This was in the early 1990s. The car was in very good condition.
I find that completely credible. There’s a whole hell of a lot of real (and unreal) estate between 16 mpg at rock-steady 65 mph cruise in a perfectly-tuned ’72 350 Cutlass and the eyeroller stories that have 440 Chryslers and 455 Buicks getting 20+ mpg all day every day.
Maybe someone pushed those big Chryslers and Buicks for the first 12 miles while the engines were off, and the owners conveniently forgot that part while telling the tale.
I am right there with you on those MPG numbers. I recall my buddy’s father being thrilled and bragging about hitting 17 on one particular tank with his 72 Newport coupe with its 400 V8. I suspect that in the right conditions (and with radial tires) it could do it, but certainly not most of the time.
My 67 Galaxie 500 convertible with a 2 bbl regular gas 390 and a tall axle would run 10-12 in city driving and about 16-17 on the road, depending on conditions. But I one (and only one) time managed 19 in driving like I was in contention at an old Mobilgas Economy Run.
Total Buick torque monster! Hitch bolted to the frame could yank tree trunks and pull trailers. Under that bodacious ass was an ever empty 28 gallon fuel tank
Like Daniel Stern, I’ve never been fond of the ’69 Buicks with the inboard lights.
However, following yesterday’s post, it occurs to me that if they were covered it would look a bit like that ’67 Thunderbird.
Not sure that makes me like it better, but does give it some interesting context.
I like it but I like the Olds 98 even better. When I bought the Cougar from my father at the end of 1969 he got a brand new 70 Olds 98 as a company car. That car was so nice to drive and what a blast with that 455ci/365hp engine. Plus is that it wasn’t green but Twilight blue.
Like that one in the photos without the vinyl roof option, it reminds me of fellow student’s mom’s 1969 Electra 225. Like that one above, it was also a non-vinyl roof, but also monotone, and VERY sparsely equipped.
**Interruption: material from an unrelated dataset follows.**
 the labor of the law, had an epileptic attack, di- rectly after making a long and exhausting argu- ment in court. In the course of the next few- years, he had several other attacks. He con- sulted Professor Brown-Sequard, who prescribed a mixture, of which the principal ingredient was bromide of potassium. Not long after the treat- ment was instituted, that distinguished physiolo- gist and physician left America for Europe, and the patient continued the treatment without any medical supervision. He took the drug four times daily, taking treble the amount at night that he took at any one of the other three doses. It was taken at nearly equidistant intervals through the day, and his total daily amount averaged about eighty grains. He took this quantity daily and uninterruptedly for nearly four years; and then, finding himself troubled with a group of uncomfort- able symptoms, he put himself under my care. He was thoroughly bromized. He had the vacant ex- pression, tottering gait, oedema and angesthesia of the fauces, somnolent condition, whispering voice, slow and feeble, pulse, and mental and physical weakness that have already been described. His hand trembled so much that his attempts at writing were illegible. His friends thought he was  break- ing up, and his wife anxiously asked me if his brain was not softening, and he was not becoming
It was the only one I ever saw with crank windows.
Like so many “rags to (almost) riches” Americans; this Buick would always be their choice over a vulgar, more flashy Cadillac.
My parents have owned one Cadillac but four Buicks in their 60 years together. There were several other makes as well, particularly Pontiacs, Volvos, and one BMW(!) but it seems the Buicks were the favorites. In their minds, I’m guessing, the Buicks seem to have class without being crass.
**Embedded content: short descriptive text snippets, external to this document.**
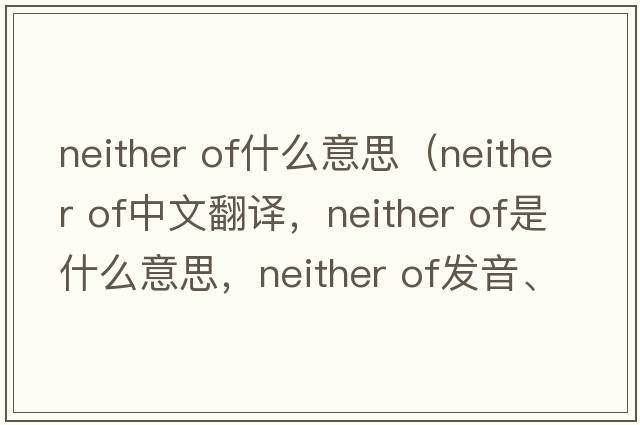 neither of什么意思（neither of中文翻譯，neither of是什么意思，neither of發(fā)音、用法及例句）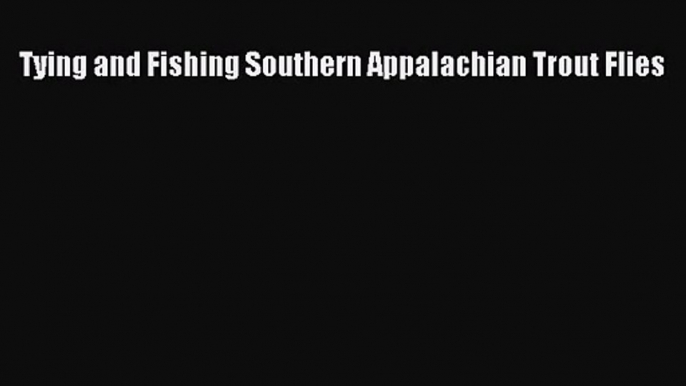 [PDF Download] Tying and Fishing Southern Appalachian Trout Flies [Download] Online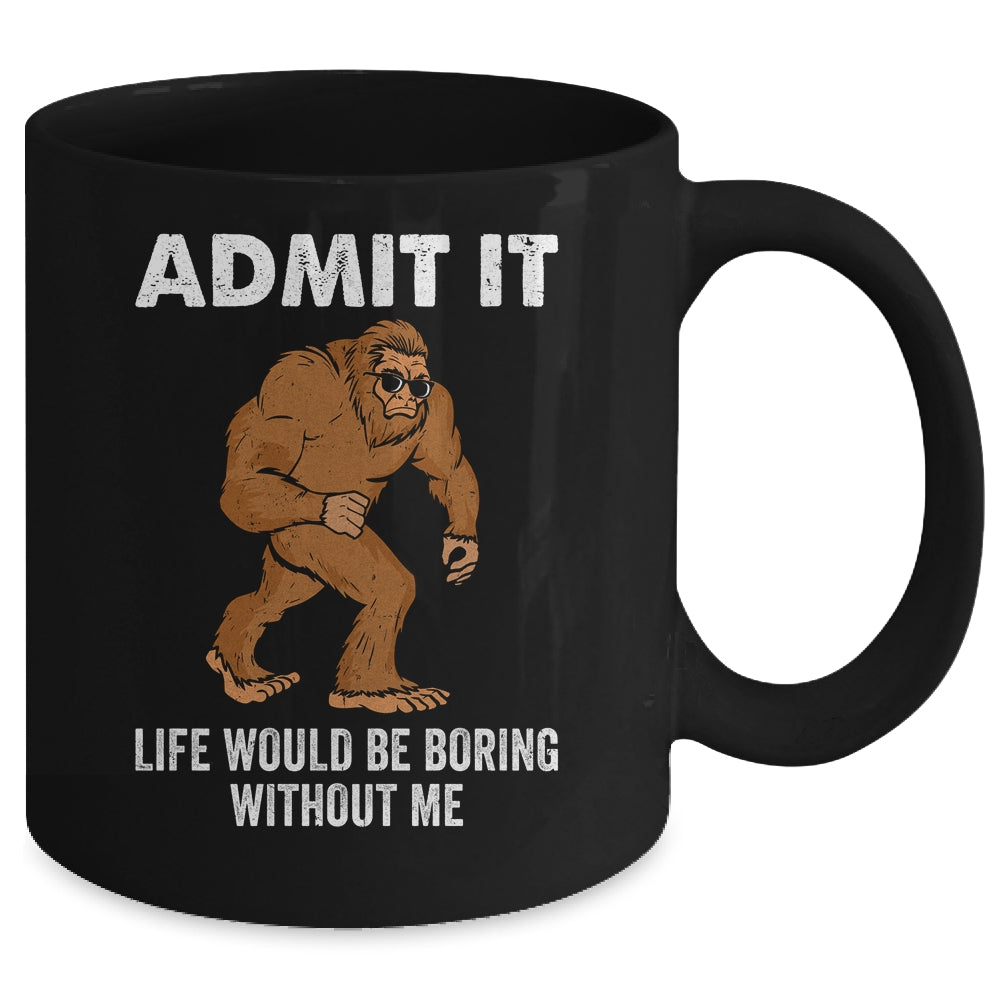 Bigfoot Admit It Life Would Be Boring Without Me Funny Mug | teecentury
Our next door neighbor came home with one of these brand new in the spring of 1969 (4-door sedan in silver with black interior and no vinyl top). He had traded a colonial white 1964 Galaxy 500 4-door for the Buick. A few weeks later he pulled up in the silver deuce-and-a- quarter with a 26-foot Avion trailer in tow. For those who don’t know Avion was very much like an Airstream and maybe slightly less expensive.
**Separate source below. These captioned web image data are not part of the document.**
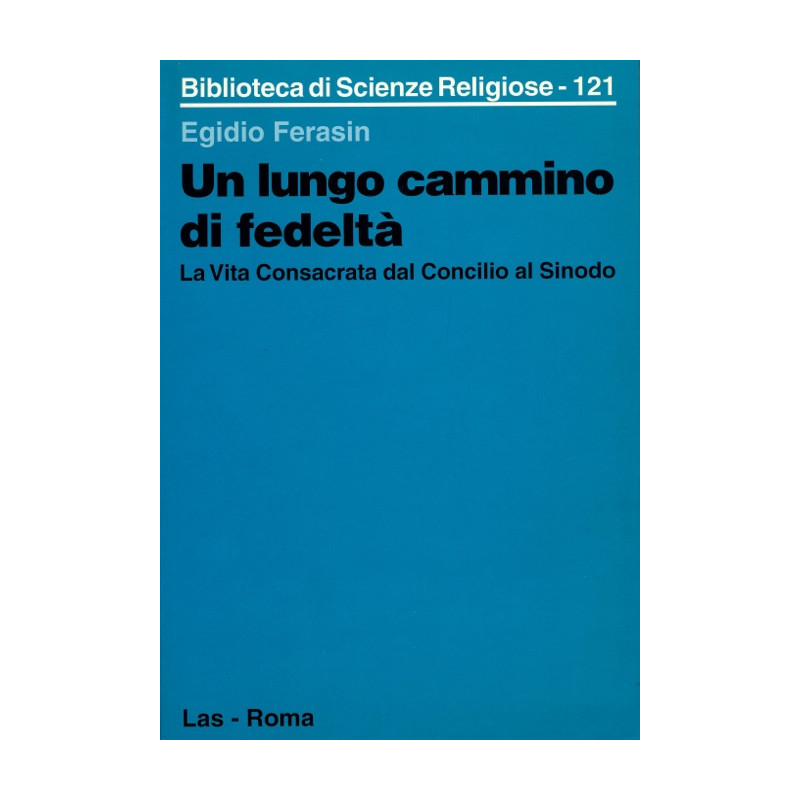 Un lungo cammino di fedeltà. La vita consacrata dal Concilio al Sinodo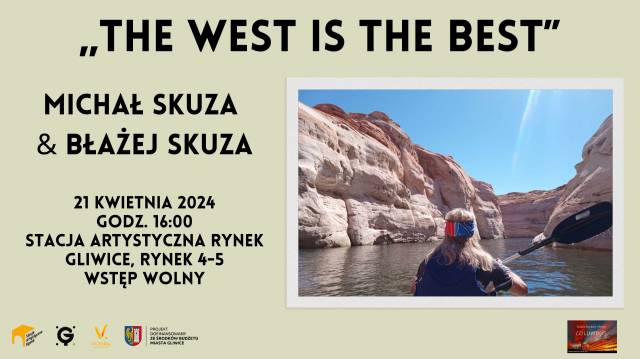 Spotkanie podróżnicze "The West Is the Best" | Michał Skuza & Błażej Skuza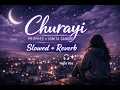 Churayi – PropheC x Jonita Gandhi | Slowed + Reverb | Night Vibe 🎧✨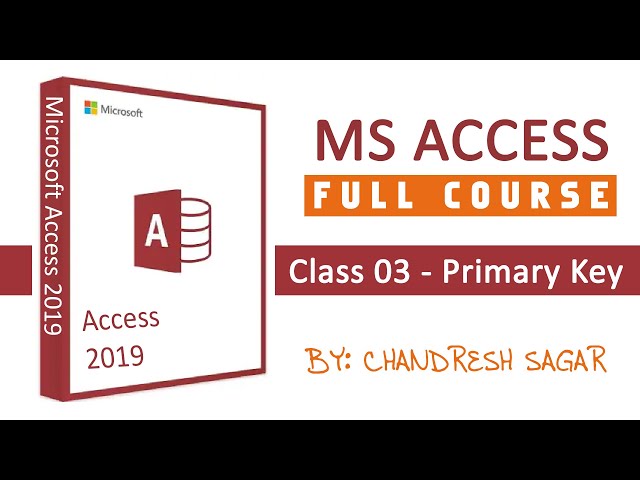MS Access: Class 03 - Primary Key | Hindi/ Urdu | KB Tech India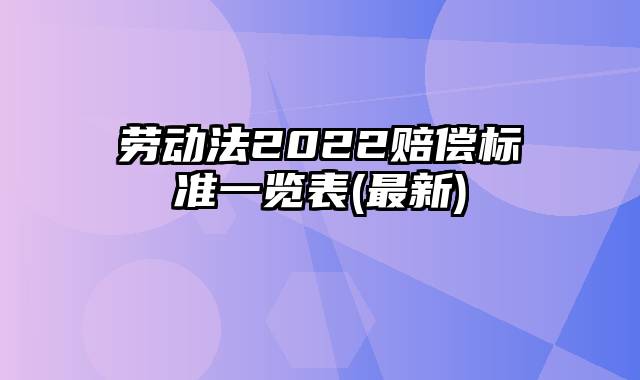 劳动法2022赔偿标准一览表(最新)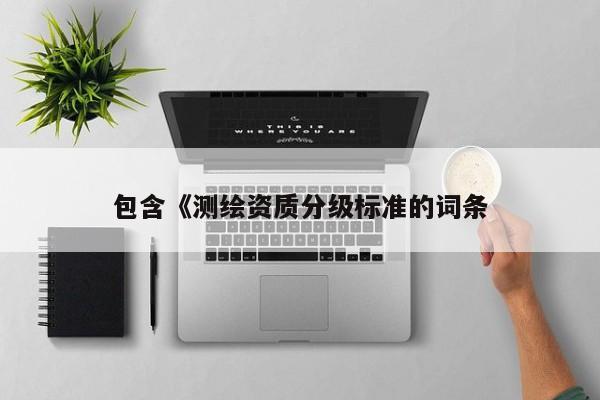 包含《測繪資質分級標準的詞條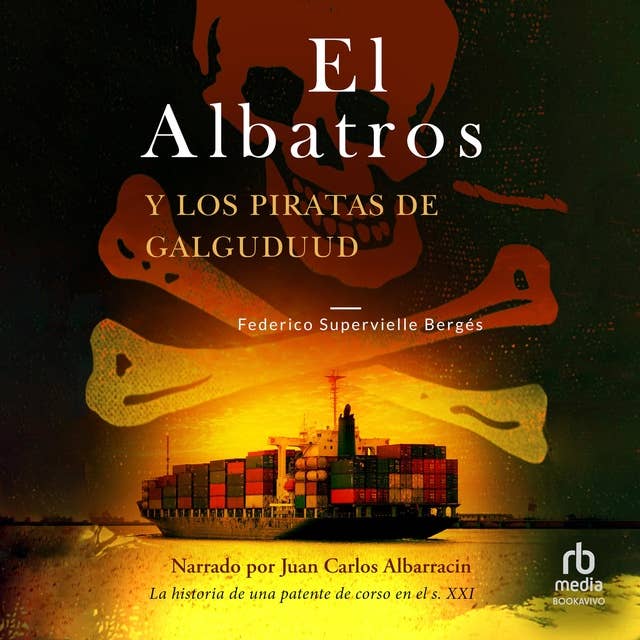 El Albatros y los piratas de Galguduud (The Albatros and the Pirates of Galguduud): La historia de una patente de corso en el s. XXI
A week later the whole family – dad, mom, two daughters, and infant son – were off on a trip out west. They were gone for a month. In the days before cell phones there was some concern among the adult neighbors about the family’s extended absence. When they returned the father reported that both the car and trailer performed flawlessly. They had covered over 4,000 miles and visited seven western states in the U.S.
Nice.
Ccol! What a throwback. The background looks modern, but the car is exactly the sort of used older car you would see tooling around in the 70’s and occasionally in the 80’s.
At least the roads were dry that day. I choose to believe the owner was taking it out for a quick spin on a nice day, rather than driving it all winter. Driving that on wet winter roads would be a classic car felony!